» PASSAGE FOR REVIEW
==================================================

Tom Lee Describes Monday’s Market Crash as a Perfect Buying Opportunity After the AI and Crypto Selloff.

Tom Lee Calls Monday’s Massive Loss in NVIDIA a Significant Buying Opportunity

On Monday, NVIDIA (NVDA) saw a record-breaking single-day loss of $465 billion in market capitalization. Tom Lee, head of Fundstrat Research, weighed in on the market’s sharp decline, labeling it an “overreaction.” Speaking on CNBC, Lee suggested that this dramatic drop in NVIDIA’s stock offers one of the best buying opportunities since the early days of the COVID crisis and predicted that investors who seize the moment will likely benefit in the long run.

“Markets often overreact to uncertainty, and this sell-off is a perfect example. Such overreactions typically create great opportunities for investors looking to buy in,” Lee stated. His assessment seems to be accurate so far, with Nasdaq futures climbing 1% after Monday’s 3% drop, and NVIDIA showing a 5% recovery in pre-market trading.

Monday’s market turmoil resulted in NVIDIA losing a staggering $465 billion in market cap, marking the largest one-day loss the company has ever faced, according to Bloomberg data. Bitcoin (BTC) also experienced a significant drop, falling to $97,500 before bouncing back above $103,000. The cryptocurrency had reached as high as $105,000 earlier in the day but was pulled down after news of China’s DeepSeek AI development, creating a key level that bulls will aim to reclaim soon.

AI-based bitcoin miners, including Core Scientific (CORZ), were hit hard with losses of up to 30%, though Core Scientific has since seen a slight recovery in pre-market trading.

Lee also pointed to the overall resilience of U.S. equities, noting that bitcoin has outperformed both small-cap stocks and financials so far this year.

As attention now shifts to Wednesday’s Federal Reserve meeting, which is widely expected to keep the federal funds rate at the 4.25% to 4.50% range, Lee expressed concerns over the market’s current outlook, suggesting that investors are placing too much weight on the possibility of a rate hike in 2025.

==================================================

» ENTRIES SHOWN
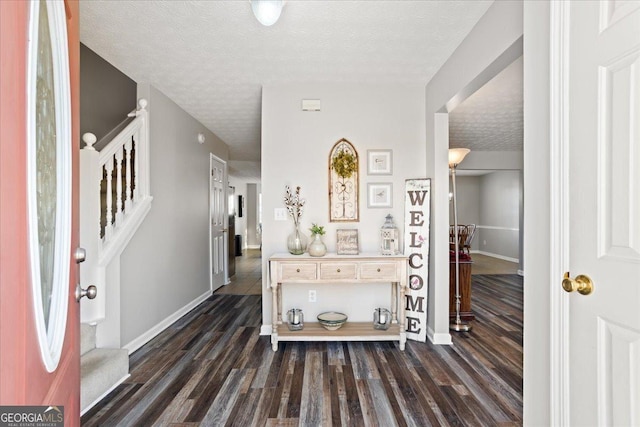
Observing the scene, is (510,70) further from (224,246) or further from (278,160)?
(224,246)

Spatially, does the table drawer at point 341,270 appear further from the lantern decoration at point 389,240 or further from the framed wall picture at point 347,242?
the lantern decoration at point 389,240

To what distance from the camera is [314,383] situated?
2.16 meters

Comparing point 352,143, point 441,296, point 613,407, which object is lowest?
point 441,296

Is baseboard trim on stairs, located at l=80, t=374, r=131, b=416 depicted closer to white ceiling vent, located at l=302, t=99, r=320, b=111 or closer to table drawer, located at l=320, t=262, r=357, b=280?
table drawer, located at l=320, t=262, r=357, b=280

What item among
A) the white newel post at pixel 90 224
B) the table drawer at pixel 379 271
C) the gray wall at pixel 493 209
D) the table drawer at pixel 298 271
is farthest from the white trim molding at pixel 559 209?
the gray wall at pixel 493 209

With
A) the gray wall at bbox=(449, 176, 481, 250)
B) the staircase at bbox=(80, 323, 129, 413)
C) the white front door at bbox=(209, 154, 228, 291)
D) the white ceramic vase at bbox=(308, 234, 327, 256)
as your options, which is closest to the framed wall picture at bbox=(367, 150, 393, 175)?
the white ceramic vase at bbox=(308, 234, 327, 256)

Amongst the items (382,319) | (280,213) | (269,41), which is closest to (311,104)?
(269,41)

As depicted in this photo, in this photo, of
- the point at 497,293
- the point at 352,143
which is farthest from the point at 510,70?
the point at 497,293

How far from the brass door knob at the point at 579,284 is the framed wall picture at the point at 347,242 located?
77.1 inches

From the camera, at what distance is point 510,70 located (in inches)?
111

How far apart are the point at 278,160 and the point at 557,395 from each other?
266 centimetres

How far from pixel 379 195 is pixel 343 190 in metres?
0.37

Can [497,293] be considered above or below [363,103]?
below

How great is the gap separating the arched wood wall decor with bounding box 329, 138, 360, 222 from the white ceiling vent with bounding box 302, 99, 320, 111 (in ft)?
1.38
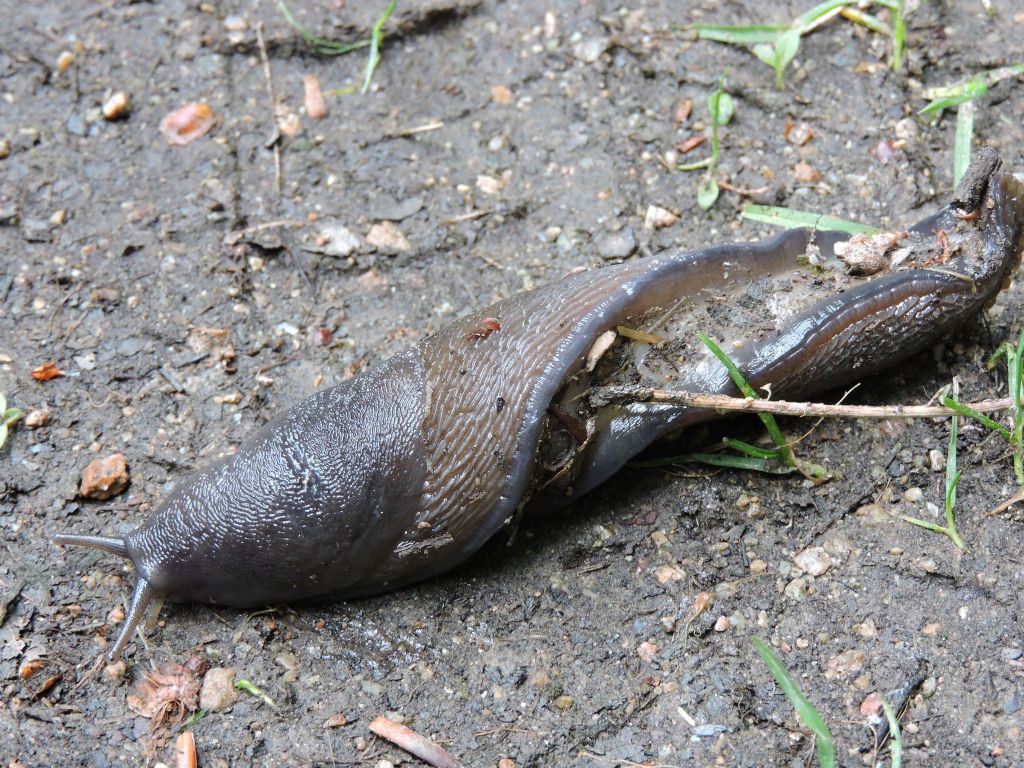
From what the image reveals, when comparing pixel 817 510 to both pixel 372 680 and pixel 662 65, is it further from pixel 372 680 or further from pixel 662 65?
pixel 662 65

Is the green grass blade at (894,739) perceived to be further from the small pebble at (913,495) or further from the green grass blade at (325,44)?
the green grass blade at (325,44)

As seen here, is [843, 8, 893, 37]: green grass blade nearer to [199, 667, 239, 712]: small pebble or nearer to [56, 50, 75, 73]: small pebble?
[56, 50, 75, 73]: small pebble

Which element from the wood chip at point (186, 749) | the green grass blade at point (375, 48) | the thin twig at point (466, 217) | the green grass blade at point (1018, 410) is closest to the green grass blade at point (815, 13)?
the thin twig at point (466, 217)

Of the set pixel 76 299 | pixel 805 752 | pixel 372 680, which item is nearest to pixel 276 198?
pixel 76 299

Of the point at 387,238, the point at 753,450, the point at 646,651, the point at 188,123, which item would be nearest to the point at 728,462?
the point at 753,450

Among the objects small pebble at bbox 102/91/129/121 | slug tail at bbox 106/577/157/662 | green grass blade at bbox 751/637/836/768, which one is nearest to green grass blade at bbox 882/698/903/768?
green grass blade at bbox 751/637/836/768

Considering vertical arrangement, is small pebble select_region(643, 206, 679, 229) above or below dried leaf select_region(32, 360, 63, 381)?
above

==================================================

» EXERCISES TO COMPLETE
1) Answer these questions using the market crash article.
(a) What position does Tom Lee hold?
(b) To what price did bitcoin fall on Monday before rebounding?
(c) At what range is the federal funds rate widely expected to be kept at Wednesday's Federal Reserve meeting?
2) Return the part of the market crash article between "Monday’s market turmoil" and "far this year.", inclusive.

» SOLUTIONS TO EACH TASK
1)
(a) Head of Fundstrat Research
(b) $97,500
(c) 4.25% to 4.50%

2)
Monday’s market turmoil resulted in NVIDIA losing a staggering $465 billion in market cap, marking the largest one-day loss the company has ever faced, according to Bloomberg data. Bitcoin (BTC) also experienced a significant drop, falling to $97,500 before bouncing back above $103,000. The cryptocurrency had reached as high as $105,000 earlier in the day but was pulled down after news of China’s DeepSeek AI development, creating a key level that bulls will aim to reclaim soon.

AI-based bitcoin miners, including Core Scientific (CORZ), were hit hard with losses of up to 30%, though Core Scientific has since seen a slight recovery in pre-market trading.

Lee also pointed to the overall resilience of U.S. equities, noting that bitcoin has outperformed both small-cap stocks and financials so far this year.